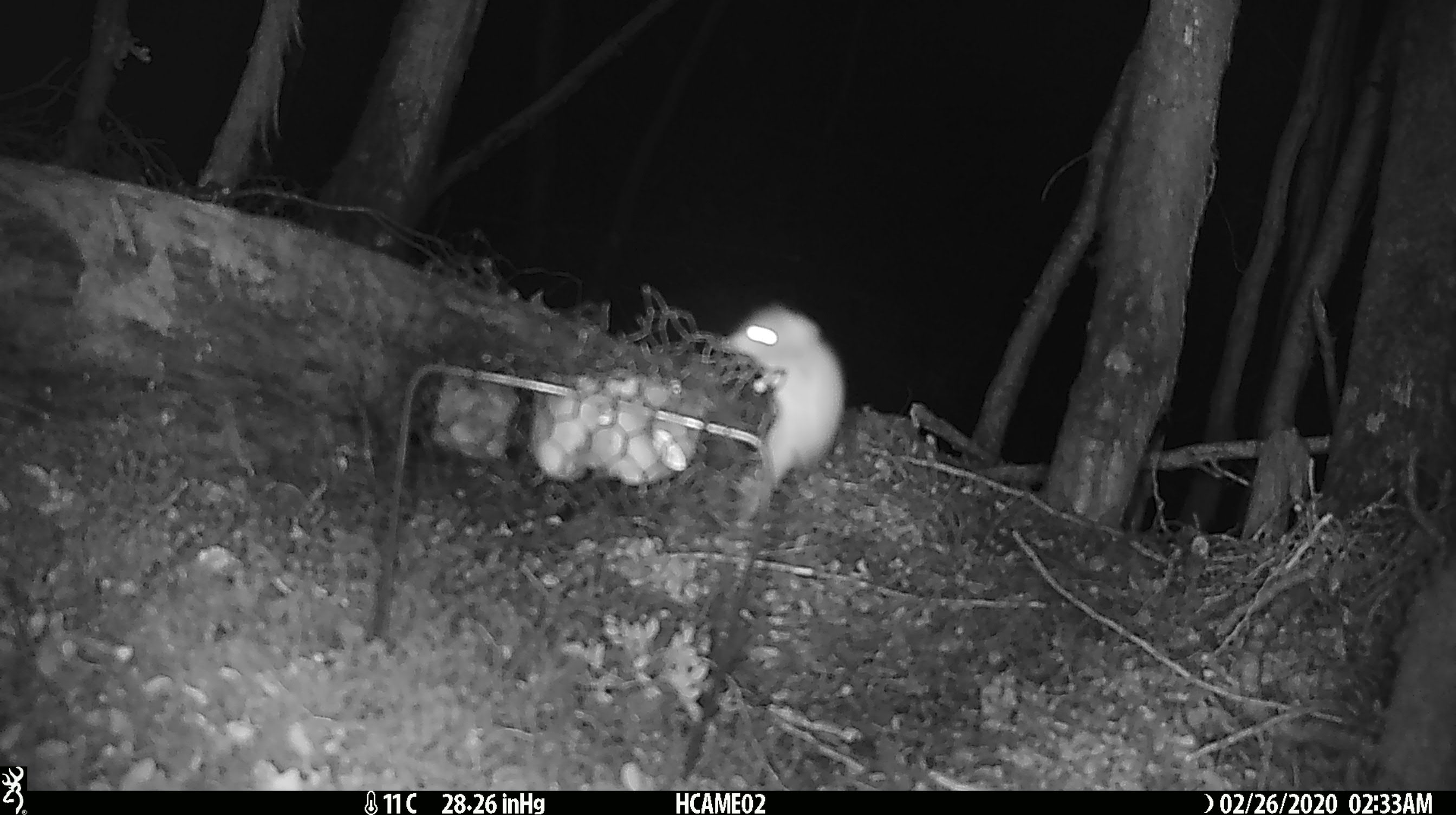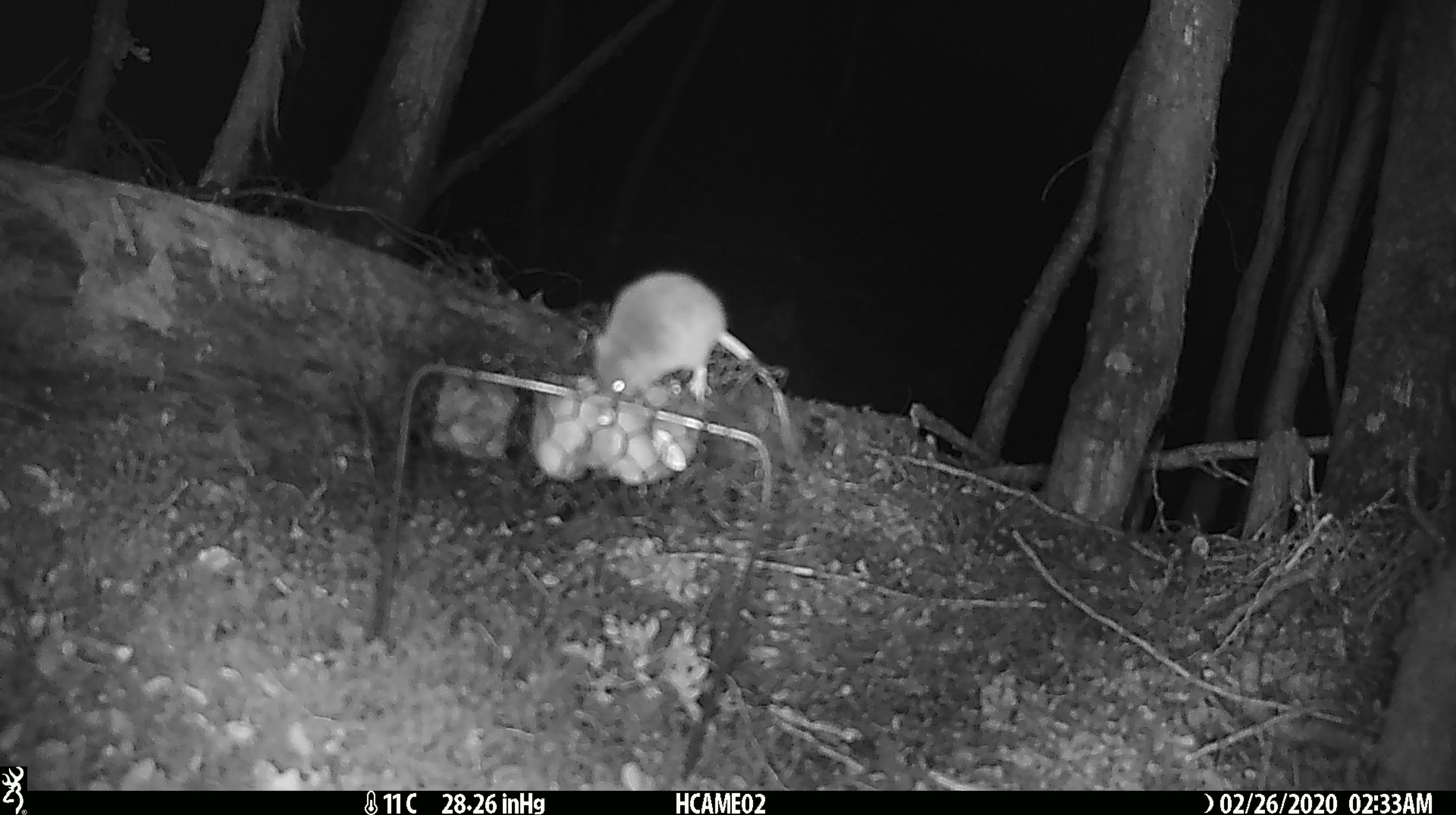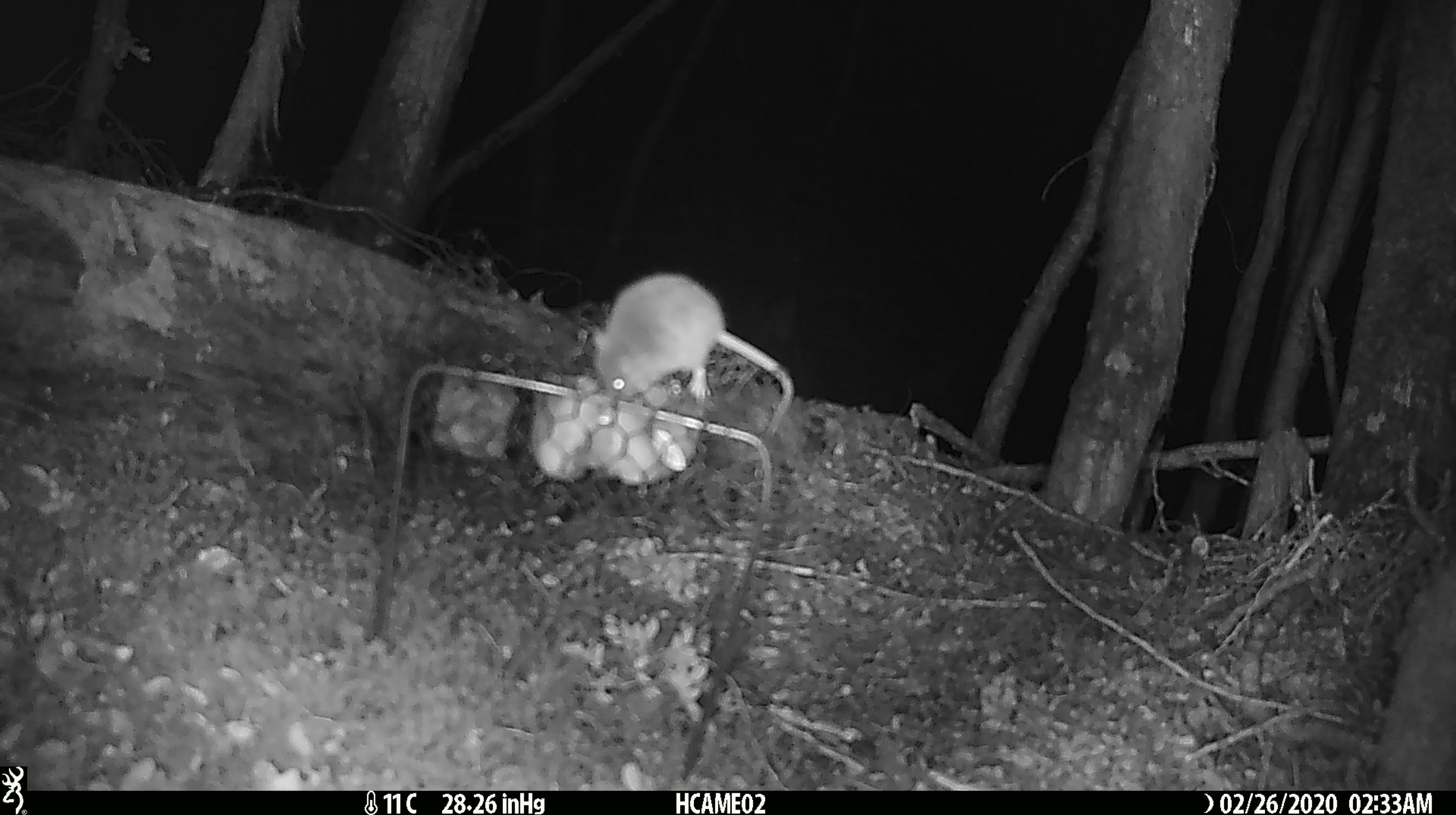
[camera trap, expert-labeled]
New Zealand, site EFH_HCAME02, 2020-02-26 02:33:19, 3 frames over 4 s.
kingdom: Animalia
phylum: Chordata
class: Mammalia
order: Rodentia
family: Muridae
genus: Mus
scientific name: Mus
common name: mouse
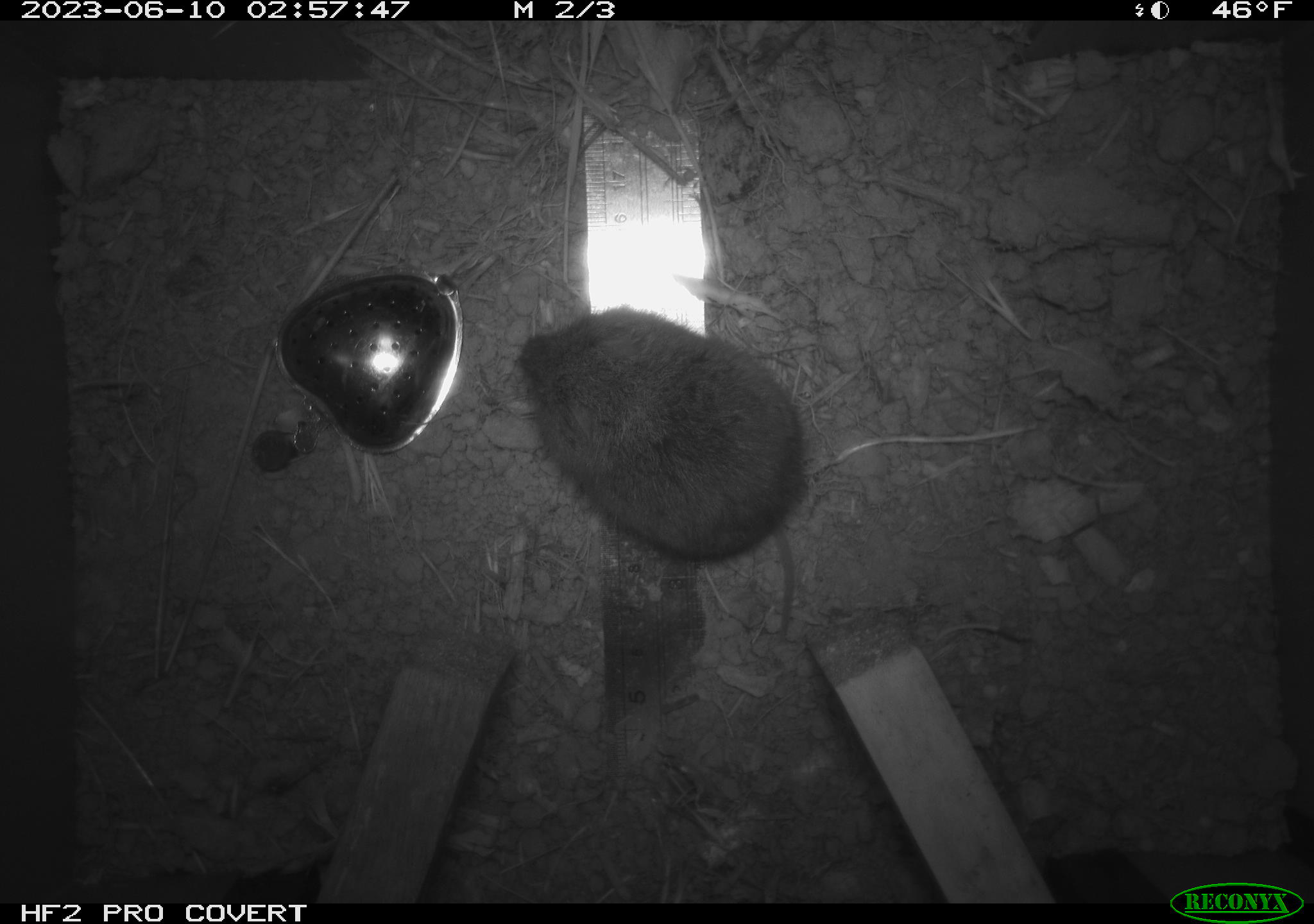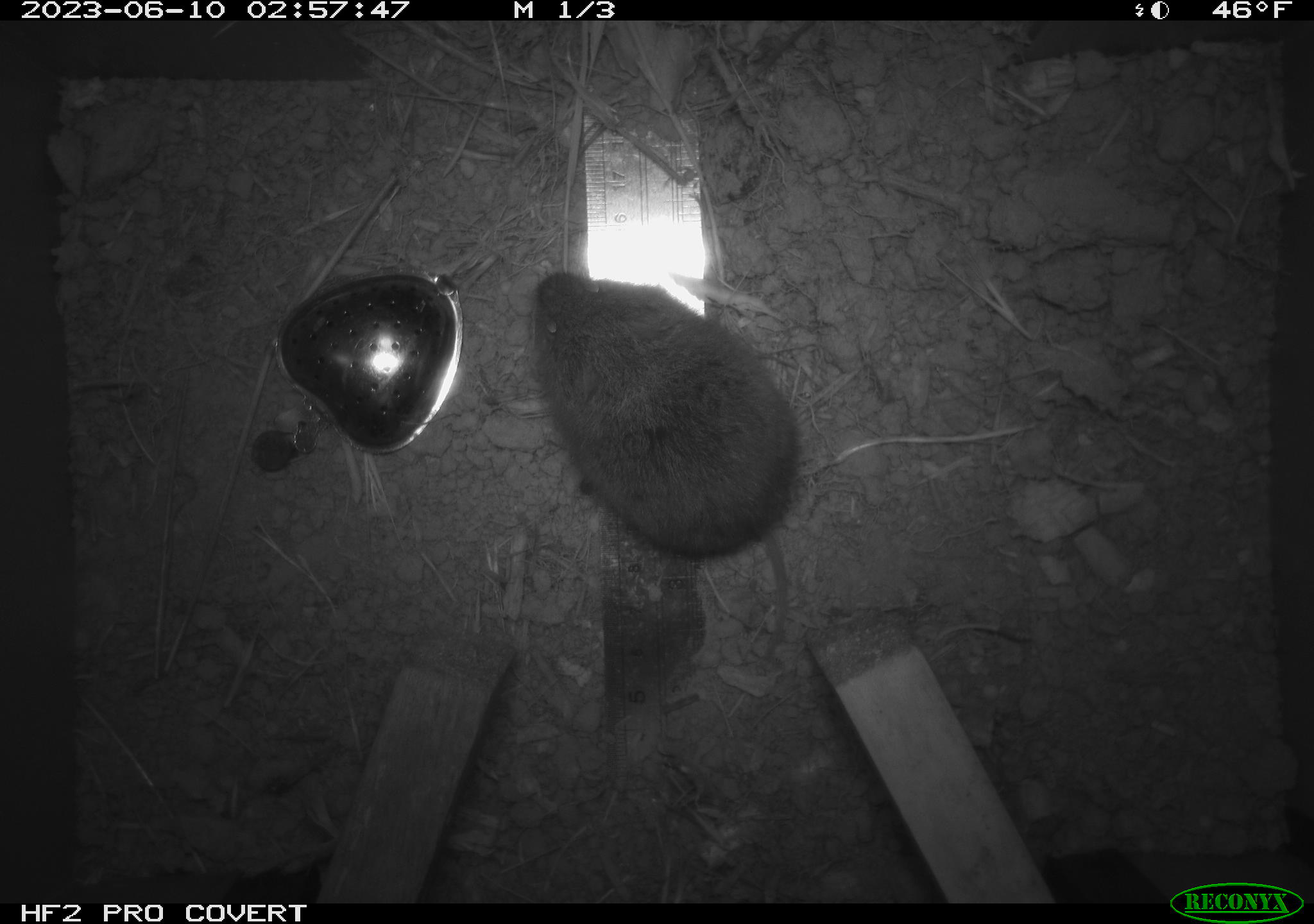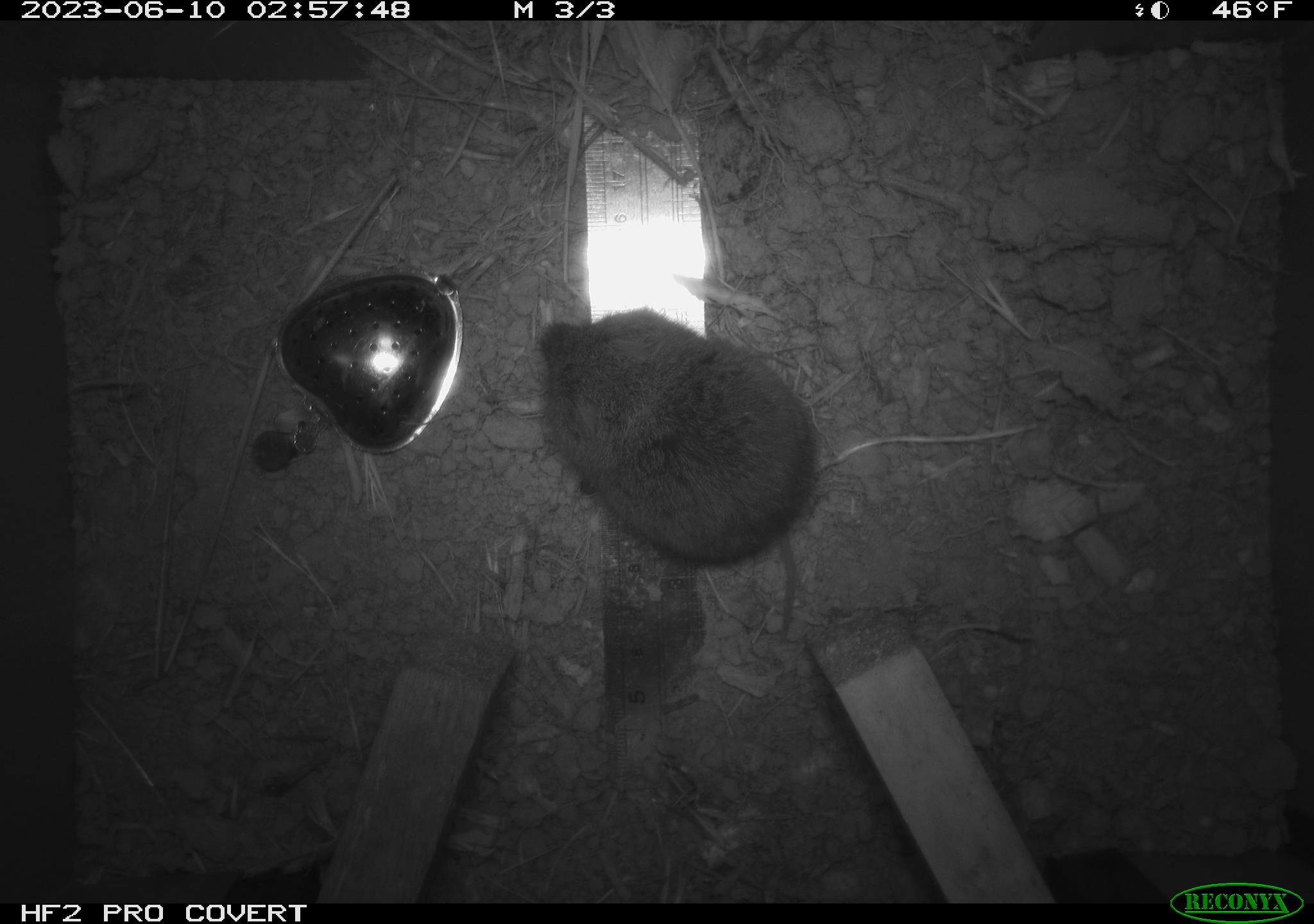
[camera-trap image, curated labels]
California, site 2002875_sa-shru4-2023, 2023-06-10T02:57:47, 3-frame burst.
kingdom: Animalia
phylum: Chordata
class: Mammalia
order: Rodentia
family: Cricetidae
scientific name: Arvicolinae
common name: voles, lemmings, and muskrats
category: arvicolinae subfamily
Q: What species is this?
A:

---+---

EXERCISE DIRECTIONS ::
Pick every line containing the word "camera" out of the material, and copy those lines.

EXERCISE SOLUTION ::
[camera trap, expert-labeled]
[camera-trap image, curated labels]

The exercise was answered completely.